Image-based spatial reasoning data:
________________
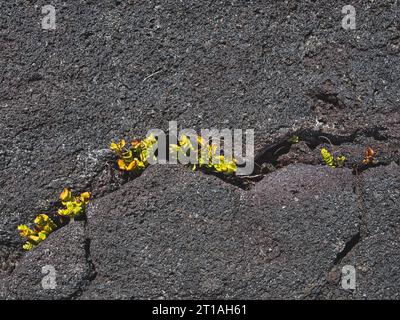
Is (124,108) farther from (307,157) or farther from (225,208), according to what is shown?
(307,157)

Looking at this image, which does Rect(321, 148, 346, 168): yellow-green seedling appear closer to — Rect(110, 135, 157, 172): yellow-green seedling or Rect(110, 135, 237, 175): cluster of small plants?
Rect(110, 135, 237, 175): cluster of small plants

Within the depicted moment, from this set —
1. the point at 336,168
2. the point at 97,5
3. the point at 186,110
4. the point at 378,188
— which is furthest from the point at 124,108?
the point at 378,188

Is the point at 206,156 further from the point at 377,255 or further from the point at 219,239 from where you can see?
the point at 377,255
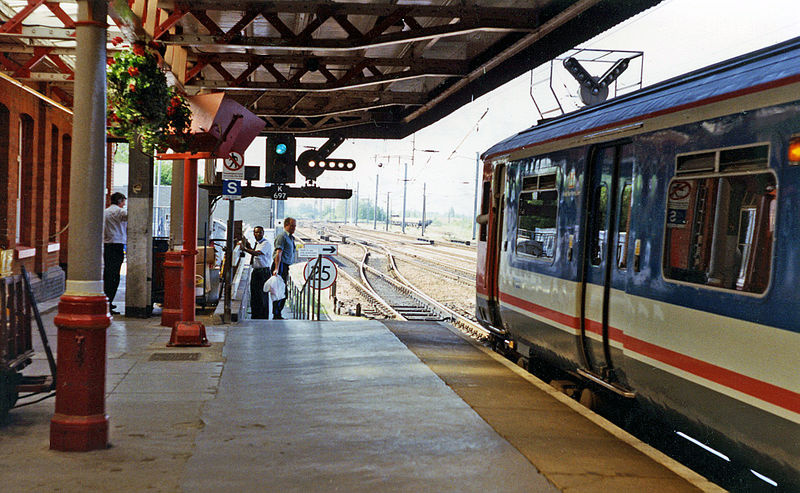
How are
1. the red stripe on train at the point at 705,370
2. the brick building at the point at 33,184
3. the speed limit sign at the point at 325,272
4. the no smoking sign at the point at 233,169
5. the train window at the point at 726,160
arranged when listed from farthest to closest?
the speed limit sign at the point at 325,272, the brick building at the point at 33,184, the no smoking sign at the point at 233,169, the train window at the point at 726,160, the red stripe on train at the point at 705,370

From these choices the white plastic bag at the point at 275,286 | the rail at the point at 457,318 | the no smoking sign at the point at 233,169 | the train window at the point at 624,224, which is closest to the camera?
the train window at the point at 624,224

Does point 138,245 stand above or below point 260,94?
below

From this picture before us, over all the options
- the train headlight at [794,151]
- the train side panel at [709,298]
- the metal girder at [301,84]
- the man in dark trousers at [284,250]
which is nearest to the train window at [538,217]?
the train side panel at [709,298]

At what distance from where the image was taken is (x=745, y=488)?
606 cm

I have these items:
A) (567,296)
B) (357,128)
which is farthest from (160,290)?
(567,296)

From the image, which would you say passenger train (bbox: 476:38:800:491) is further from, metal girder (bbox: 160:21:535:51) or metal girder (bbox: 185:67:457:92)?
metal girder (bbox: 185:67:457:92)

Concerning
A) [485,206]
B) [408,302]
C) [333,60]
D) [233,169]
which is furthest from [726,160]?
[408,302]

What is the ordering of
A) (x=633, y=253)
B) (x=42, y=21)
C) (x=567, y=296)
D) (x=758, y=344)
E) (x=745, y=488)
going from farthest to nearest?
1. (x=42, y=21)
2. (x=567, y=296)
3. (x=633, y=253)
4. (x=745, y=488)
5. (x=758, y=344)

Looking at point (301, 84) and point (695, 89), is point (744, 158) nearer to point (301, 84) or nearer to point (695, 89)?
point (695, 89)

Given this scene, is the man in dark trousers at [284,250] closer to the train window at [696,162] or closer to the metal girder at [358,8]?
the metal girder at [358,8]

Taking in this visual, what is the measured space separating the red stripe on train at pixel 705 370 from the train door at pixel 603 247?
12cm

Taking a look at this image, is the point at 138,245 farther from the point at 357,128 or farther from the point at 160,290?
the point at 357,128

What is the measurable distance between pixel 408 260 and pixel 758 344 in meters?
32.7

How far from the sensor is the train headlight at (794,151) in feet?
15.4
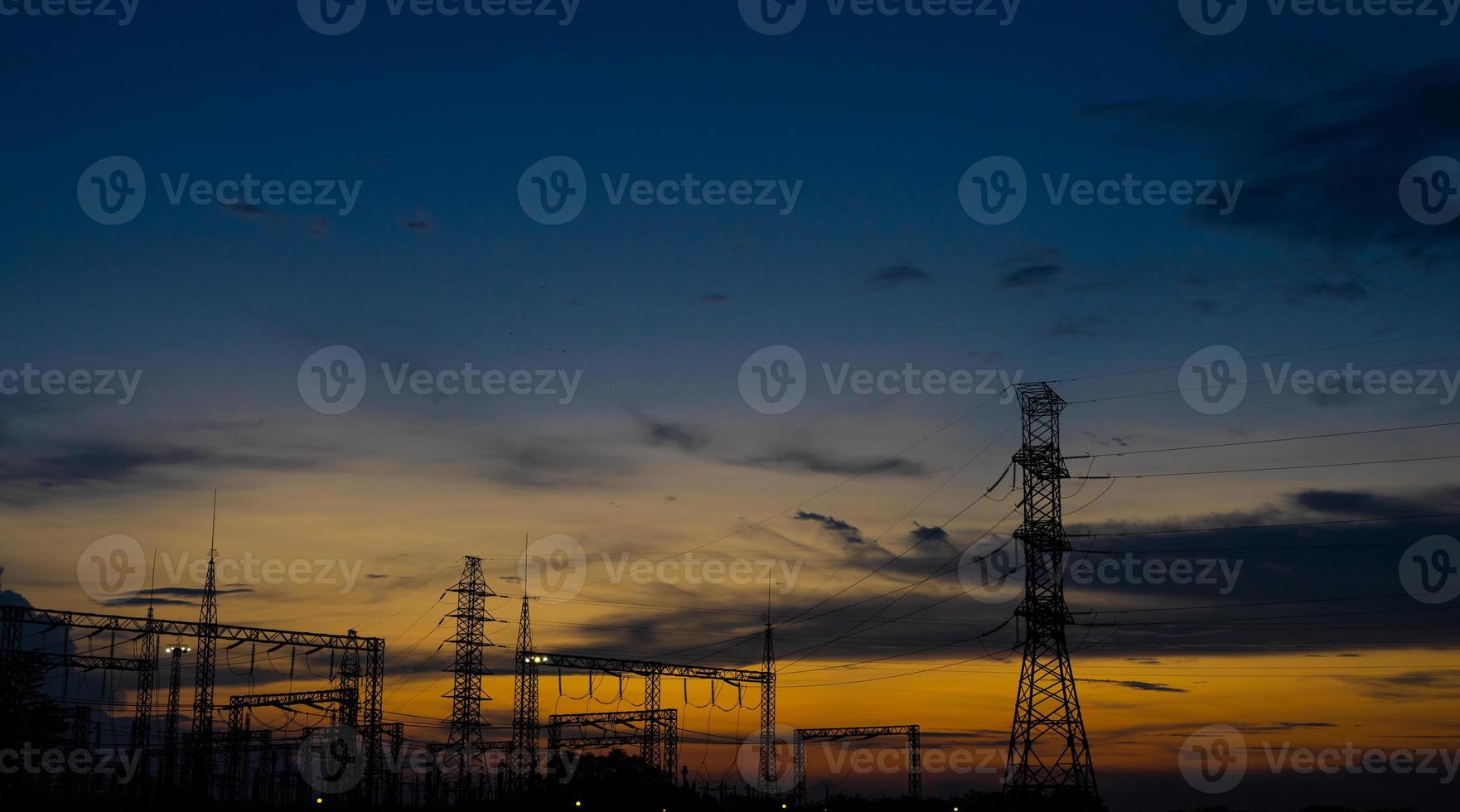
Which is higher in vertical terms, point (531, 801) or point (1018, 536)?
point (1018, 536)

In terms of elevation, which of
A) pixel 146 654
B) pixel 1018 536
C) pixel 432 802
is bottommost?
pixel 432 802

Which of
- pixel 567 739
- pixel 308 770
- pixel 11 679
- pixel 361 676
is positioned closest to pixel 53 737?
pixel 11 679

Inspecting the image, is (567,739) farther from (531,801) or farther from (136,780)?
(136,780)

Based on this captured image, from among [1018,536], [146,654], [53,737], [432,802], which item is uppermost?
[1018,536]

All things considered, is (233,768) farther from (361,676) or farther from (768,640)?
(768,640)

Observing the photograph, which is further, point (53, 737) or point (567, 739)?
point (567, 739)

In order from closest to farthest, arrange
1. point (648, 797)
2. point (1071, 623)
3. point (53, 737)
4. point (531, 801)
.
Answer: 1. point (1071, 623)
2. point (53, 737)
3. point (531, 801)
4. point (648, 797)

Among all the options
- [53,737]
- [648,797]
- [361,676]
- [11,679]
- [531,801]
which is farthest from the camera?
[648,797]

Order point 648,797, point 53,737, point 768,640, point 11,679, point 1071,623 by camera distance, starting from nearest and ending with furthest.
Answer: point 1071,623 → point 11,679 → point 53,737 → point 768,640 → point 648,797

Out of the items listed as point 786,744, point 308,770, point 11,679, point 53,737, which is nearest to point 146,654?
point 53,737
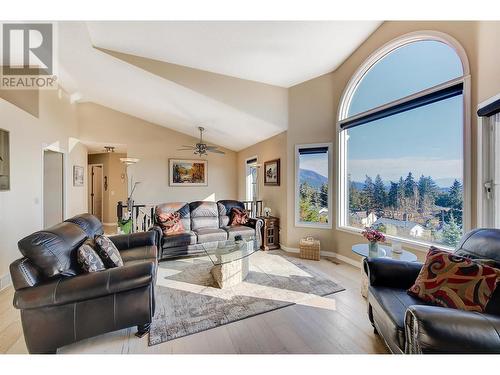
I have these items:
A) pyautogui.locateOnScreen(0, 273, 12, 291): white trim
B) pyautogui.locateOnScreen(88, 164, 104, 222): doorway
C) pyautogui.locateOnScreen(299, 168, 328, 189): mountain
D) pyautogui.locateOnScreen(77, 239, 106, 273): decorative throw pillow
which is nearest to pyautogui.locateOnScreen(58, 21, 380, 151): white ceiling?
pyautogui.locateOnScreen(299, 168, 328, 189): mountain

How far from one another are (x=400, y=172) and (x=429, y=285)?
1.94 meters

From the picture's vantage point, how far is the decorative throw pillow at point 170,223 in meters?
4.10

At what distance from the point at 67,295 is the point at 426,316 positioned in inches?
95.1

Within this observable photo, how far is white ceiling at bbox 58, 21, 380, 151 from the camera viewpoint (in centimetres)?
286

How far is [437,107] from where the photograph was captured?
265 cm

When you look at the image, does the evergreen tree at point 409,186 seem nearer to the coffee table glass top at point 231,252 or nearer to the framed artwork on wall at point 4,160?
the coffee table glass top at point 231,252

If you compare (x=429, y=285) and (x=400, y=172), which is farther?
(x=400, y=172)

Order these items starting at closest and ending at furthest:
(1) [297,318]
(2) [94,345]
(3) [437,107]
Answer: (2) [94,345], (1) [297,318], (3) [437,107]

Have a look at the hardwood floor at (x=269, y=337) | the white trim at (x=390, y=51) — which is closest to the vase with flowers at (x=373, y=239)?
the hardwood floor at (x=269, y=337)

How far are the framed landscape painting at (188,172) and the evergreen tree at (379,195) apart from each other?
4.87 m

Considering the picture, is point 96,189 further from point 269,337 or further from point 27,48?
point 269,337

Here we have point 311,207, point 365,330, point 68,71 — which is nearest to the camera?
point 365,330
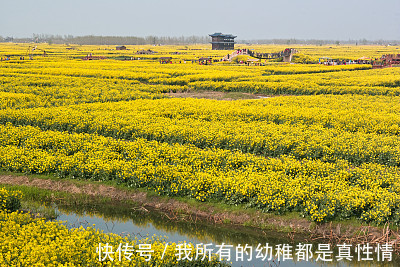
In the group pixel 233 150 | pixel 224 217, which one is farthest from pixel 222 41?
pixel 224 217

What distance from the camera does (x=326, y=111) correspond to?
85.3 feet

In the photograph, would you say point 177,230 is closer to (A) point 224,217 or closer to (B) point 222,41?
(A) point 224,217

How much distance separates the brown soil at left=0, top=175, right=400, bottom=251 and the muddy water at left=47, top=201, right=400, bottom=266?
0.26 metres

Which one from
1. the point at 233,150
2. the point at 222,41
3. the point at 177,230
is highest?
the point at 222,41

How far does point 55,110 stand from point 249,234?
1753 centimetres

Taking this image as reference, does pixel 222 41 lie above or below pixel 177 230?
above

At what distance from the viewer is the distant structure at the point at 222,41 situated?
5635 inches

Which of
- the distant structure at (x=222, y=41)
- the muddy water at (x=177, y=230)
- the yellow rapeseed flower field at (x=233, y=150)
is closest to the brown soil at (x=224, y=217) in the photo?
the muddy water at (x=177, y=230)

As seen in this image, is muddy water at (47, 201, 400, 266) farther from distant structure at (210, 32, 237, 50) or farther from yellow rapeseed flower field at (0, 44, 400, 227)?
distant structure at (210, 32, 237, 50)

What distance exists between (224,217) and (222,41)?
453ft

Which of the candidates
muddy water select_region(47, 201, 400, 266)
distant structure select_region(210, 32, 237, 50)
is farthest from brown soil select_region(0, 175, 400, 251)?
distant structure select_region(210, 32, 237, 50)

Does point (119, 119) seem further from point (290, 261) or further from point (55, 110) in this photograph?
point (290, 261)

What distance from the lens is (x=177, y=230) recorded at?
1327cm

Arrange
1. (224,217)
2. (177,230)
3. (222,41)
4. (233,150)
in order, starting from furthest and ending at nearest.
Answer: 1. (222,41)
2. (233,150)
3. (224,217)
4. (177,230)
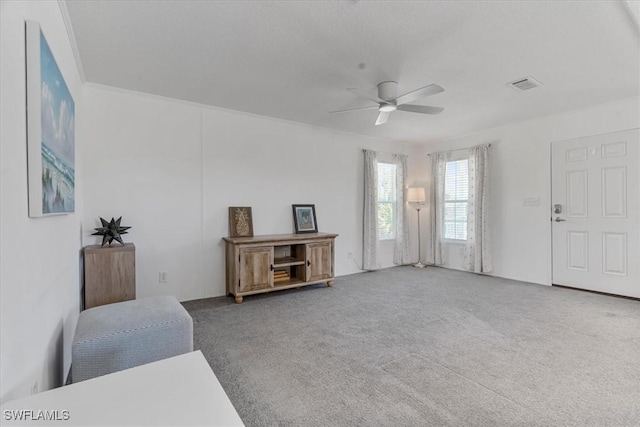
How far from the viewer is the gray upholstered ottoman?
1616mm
________________
→ Goal of the exercise: Everything from the line containing "What distance exists" through the last line of the entries must be repeated verbatim, except pictures.

→ Completed exercise:
What distance exists between (224,217) and (222,41)?
453ft

Which of the candidates
muddy water select_region(47, 201, 400, 266)
distant structure select_region(210, 32, 237, 50)
is farthest from brown soil select_region(0, 175, 400, 251)?
distant structure select_region(210, 32, 237, 50)

Does point (119, 119) seem further from point (290, 261) or further from point (55, 110) in this photograph?
point (290, 261)

What distance from the lens is (x=177, y=230) recorded at?
1327cm

Arrange
1. (224,217)
2. (177,230)
3. (222,41)
4. (233,150)
in order, starting from furthest and ending at nearest.
Answer: 1. (222,41)
2. (233,150)
3. (224,217)
4. (177,230)
How far from the viewer is the gray upholstered ottoman?
1616mm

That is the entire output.